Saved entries

----------------

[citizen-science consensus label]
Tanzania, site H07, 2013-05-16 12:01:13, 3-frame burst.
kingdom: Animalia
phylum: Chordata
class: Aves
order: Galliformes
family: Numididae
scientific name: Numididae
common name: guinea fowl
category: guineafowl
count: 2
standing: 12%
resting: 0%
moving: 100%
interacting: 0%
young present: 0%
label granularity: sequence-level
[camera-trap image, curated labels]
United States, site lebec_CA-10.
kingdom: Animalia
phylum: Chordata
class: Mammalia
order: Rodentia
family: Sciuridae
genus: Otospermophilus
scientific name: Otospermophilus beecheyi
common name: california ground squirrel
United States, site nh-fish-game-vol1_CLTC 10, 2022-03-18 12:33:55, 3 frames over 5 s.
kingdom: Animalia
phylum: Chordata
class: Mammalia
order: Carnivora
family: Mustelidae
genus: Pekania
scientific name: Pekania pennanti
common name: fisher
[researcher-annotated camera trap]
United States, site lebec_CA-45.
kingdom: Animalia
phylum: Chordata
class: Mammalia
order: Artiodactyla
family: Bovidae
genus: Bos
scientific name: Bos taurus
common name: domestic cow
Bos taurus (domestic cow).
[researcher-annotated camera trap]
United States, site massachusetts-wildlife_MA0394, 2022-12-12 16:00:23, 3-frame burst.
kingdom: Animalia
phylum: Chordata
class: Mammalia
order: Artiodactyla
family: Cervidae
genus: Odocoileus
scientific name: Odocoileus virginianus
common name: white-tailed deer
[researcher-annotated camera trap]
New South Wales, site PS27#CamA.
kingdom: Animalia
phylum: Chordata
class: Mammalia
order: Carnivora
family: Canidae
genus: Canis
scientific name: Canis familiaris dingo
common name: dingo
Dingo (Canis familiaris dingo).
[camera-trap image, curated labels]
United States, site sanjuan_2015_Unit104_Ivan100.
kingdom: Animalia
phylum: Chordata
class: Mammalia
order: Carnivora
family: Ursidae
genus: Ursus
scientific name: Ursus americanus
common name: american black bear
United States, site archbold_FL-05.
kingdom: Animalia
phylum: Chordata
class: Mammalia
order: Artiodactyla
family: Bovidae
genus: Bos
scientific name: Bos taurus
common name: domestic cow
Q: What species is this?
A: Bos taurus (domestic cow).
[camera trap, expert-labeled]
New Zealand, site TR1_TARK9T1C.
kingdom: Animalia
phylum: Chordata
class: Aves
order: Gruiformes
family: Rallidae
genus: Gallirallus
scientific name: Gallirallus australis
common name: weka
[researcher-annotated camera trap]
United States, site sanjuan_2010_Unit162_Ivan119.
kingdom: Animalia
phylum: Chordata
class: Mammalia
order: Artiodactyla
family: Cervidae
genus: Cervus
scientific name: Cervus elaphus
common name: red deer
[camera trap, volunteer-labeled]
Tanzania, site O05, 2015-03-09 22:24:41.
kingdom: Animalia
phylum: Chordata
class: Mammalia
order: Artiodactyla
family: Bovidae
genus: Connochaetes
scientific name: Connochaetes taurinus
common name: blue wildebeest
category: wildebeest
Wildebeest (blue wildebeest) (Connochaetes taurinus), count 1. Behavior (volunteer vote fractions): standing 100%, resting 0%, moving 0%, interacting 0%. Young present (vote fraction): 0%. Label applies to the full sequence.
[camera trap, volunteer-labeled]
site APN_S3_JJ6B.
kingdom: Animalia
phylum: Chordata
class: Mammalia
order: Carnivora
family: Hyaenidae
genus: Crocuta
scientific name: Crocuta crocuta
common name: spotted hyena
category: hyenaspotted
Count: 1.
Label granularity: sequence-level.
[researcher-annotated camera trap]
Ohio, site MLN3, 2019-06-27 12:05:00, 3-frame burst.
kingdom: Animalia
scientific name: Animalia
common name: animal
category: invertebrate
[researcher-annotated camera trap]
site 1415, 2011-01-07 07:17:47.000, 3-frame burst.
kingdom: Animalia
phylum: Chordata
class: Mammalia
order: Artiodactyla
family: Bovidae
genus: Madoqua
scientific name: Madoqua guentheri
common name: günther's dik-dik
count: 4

----------------

§ Your instructions: Only the lines above starting with the one with "scientific name: Crocuta crocuta" and going through the one with "scientific name: Animalia" are to be copied, word for word and with both ends kept.

§ Output for this exercise:
scientific name: Crocuta crocuta
common name: spotted hyena
category: hyenaspotted
Count: 1.
Label granularity: sequence-level.
[researcher-annotated camera trap]
Ohio, site MLN3, 2019-06-27 12:05:00, 3-frame burst.
kingdom: Animalia
scientific name: Animalia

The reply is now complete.